Minister for European Integration
- In office 22 February 2001 – 23 December 2002
- Prime Minister: Božidar Matić Zlatko Lagumdžija Himself
- Preceded by: Bisera Turković
- Succeeded by: Office abolished

Personal details
- Born: 12 February 1955 (age 71) Doboj, PR Bosnia and Herzegovina, FPR Yugoslavia
- Party: Party of Democratic Progress (1999–2009)
- Spouse: Vojka Mikerević
- Children: 2
- Alma mater: University of Novi Sad

= Dragan Mikerević =

Chairman of the Council of Ministers of Bosnia and Herzegovina in 2002

Dragan Mikerević (Serbian Cyrillic: Драган Микеревић; born 12 February 1955) is a Bosnian Serb politician who served as Prime Minister of Republika Srpska from 2003 to 2005. Previously, he served as Chairman of the Council of Ministers of Bosnia and Herzegovina from March to December 2002.

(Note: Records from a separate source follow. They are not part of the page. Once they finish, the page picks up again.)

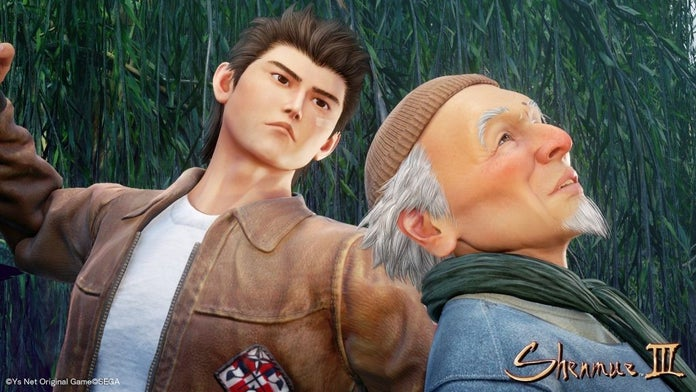 Shenmue-3-1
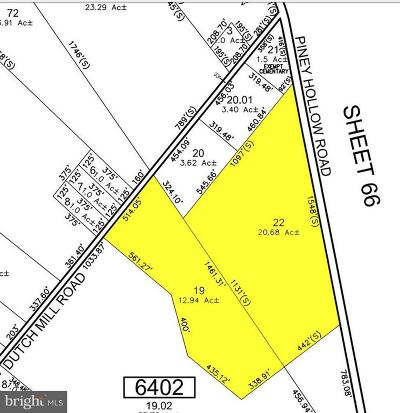Newfield Residential Lots & Land For Sale: Lot 22 And 19 Piney Hollow And Dutch Mill Road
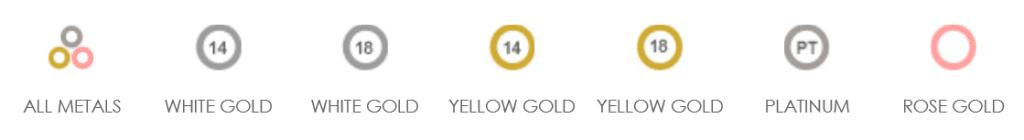 Escalara de Oros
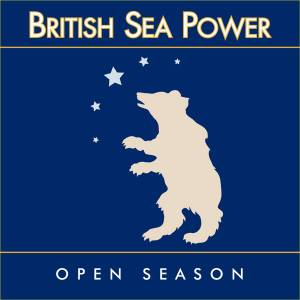 British Sea Power: Open Season - Cover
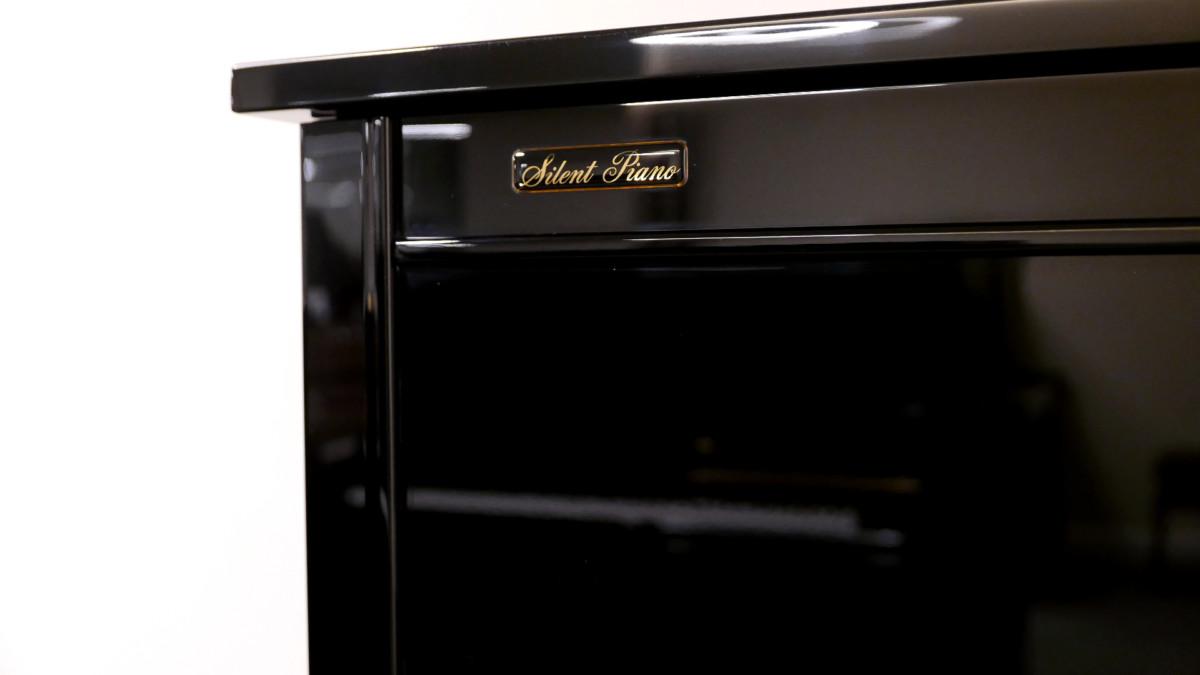 Yamaha U300SX Silent Y #5338514 detalle sistema silent mueble piano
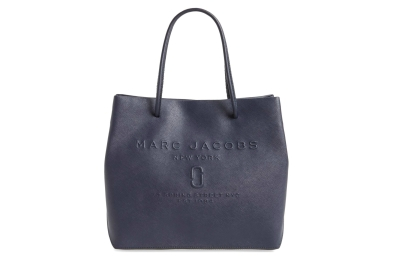marc jacobs logo tote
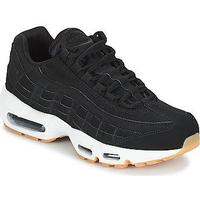 8d5ab817 ... netherlands nike sneakers air max 95 w bbf29 91cc5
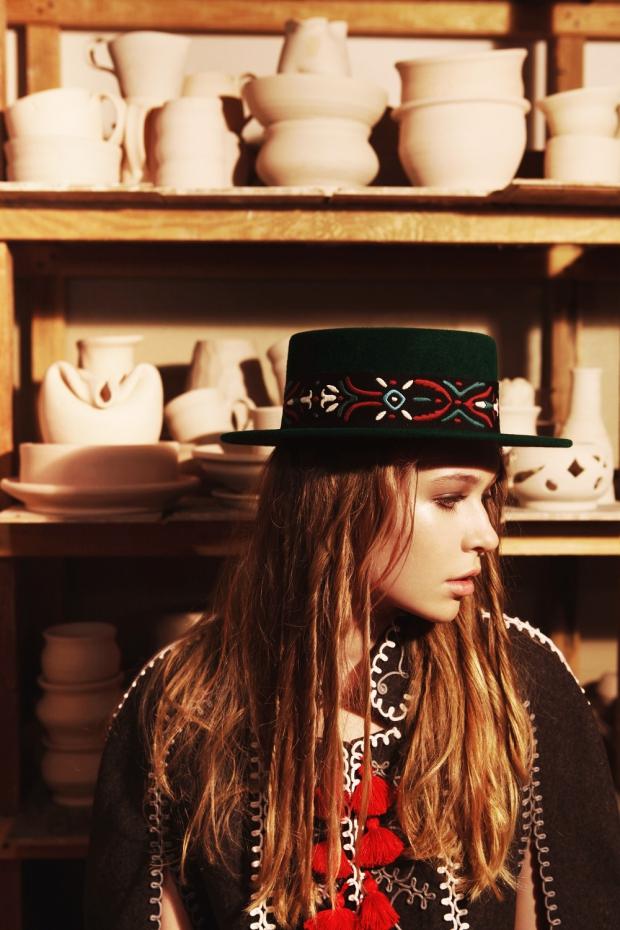 Свежие лица: дочь Веры Брежневой станет моделью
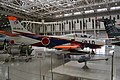 "Fuji T-1B-10 '50th - 810 - Anniversary - Development - 05-5810' 'ADTW - Gifu' ""初鷹"" (28624713490).jpg"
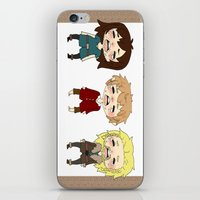kili iPhone & iPod Skins featuring kili cry by Selis Starlight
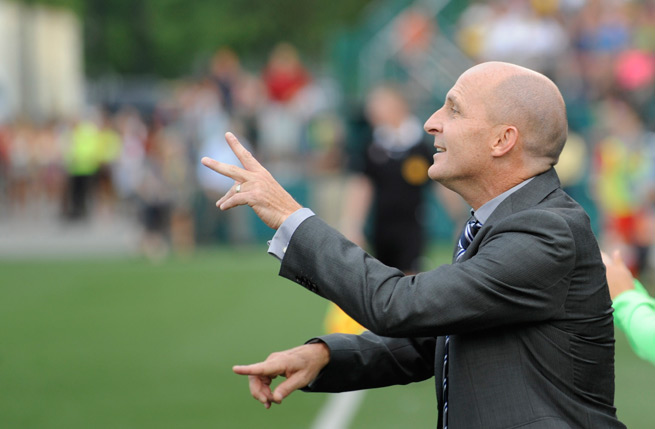 The NASL champion Portland Thorns hired Paul Riley to be the club's new head coach.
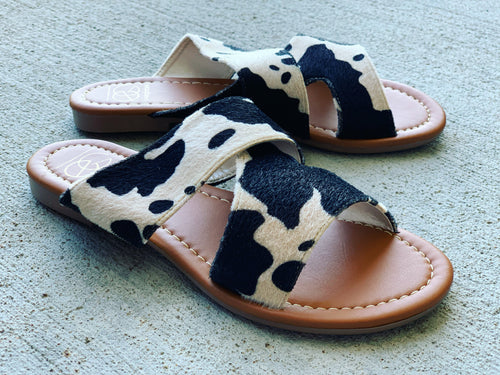 Cow Slip On Sandals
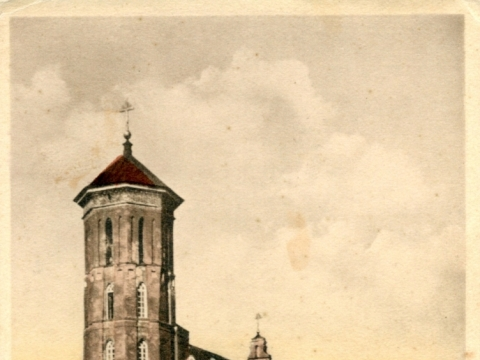 Kaunas, 1930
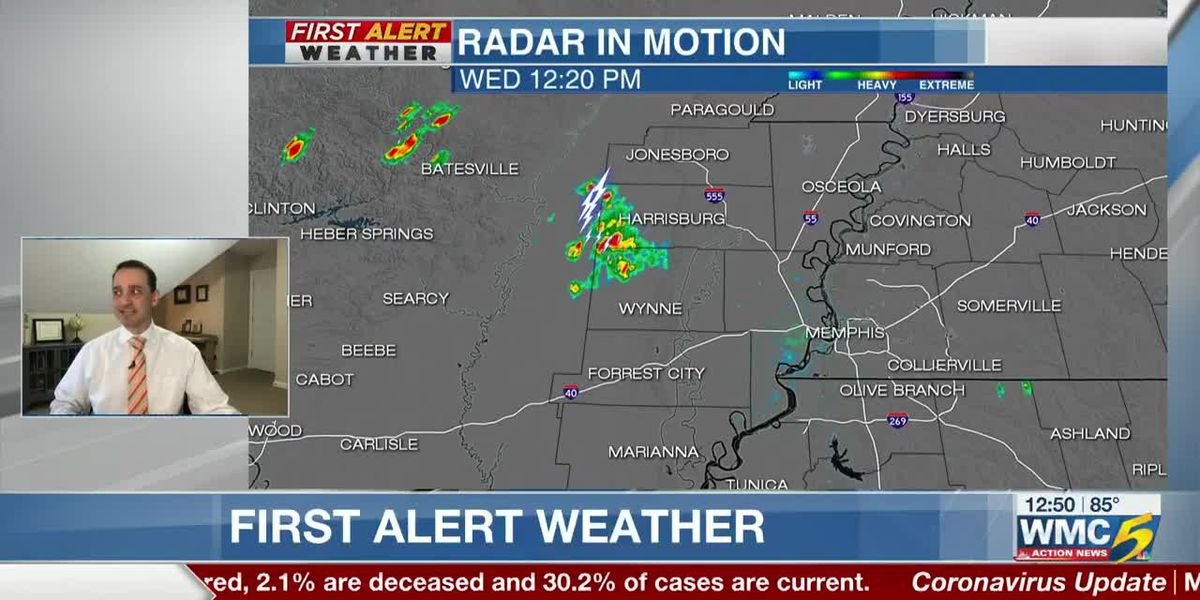 WMC – Wednesday, June 3 afternoon forecast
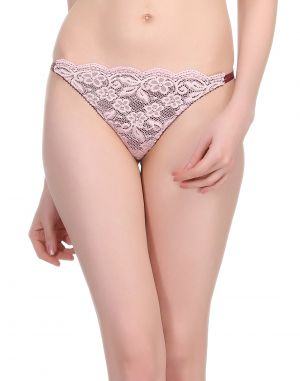 Buy Clovia Sexy Lacy Thong In Light Pink online
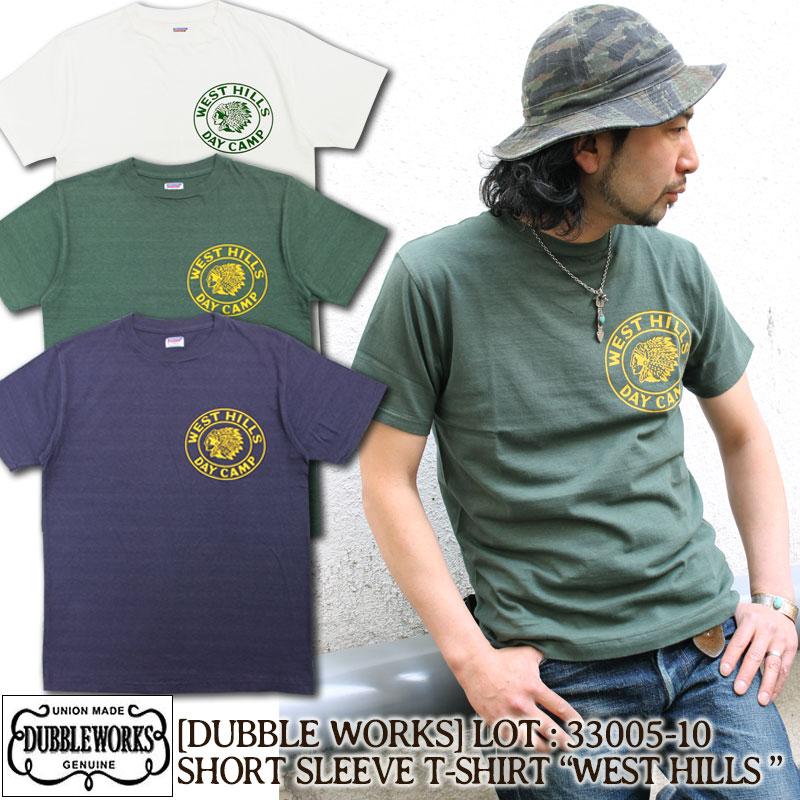 ダブルワークス,コットン,綿,Tシャツ,33005-10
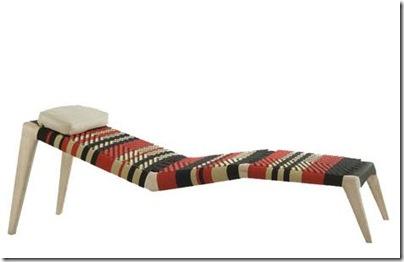 chaise longue africaine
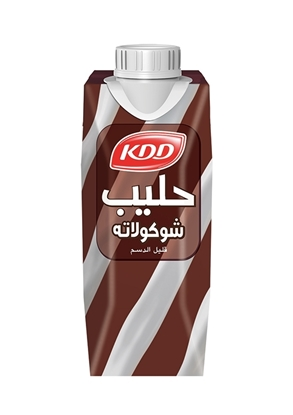الصورة: KDD CHOCOLATE MILK 250 ML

==Early life and education==
Born on 12 February 1955 in Doboj, PR Bosnia and Herzegovina, FPR Yugoslavia, Mikerević earned a PhD in Economics from the University of Novi Sad in 1996, where he was employed as a professor.

==Political career==
A member of the Party of Democratic Progress since 1999, Mikerević was appointed Prime Minister of Republika Srpska on 17 January 2003. He announced his resignation in December 2004, one day after the High Representative for Bosnia and Herzegovina fired six Bosnian Serb policemen, alleging they were protecting war crimes fugitives. He officially served as prime minister until 17 February 2005. Mikerević was also minister for European Integration in the Council of Ministers of Bosnia and Herzegovina from February 2001 to December 2002. He simultaneously served Chairman of the Council of Ministers between March and December 2002.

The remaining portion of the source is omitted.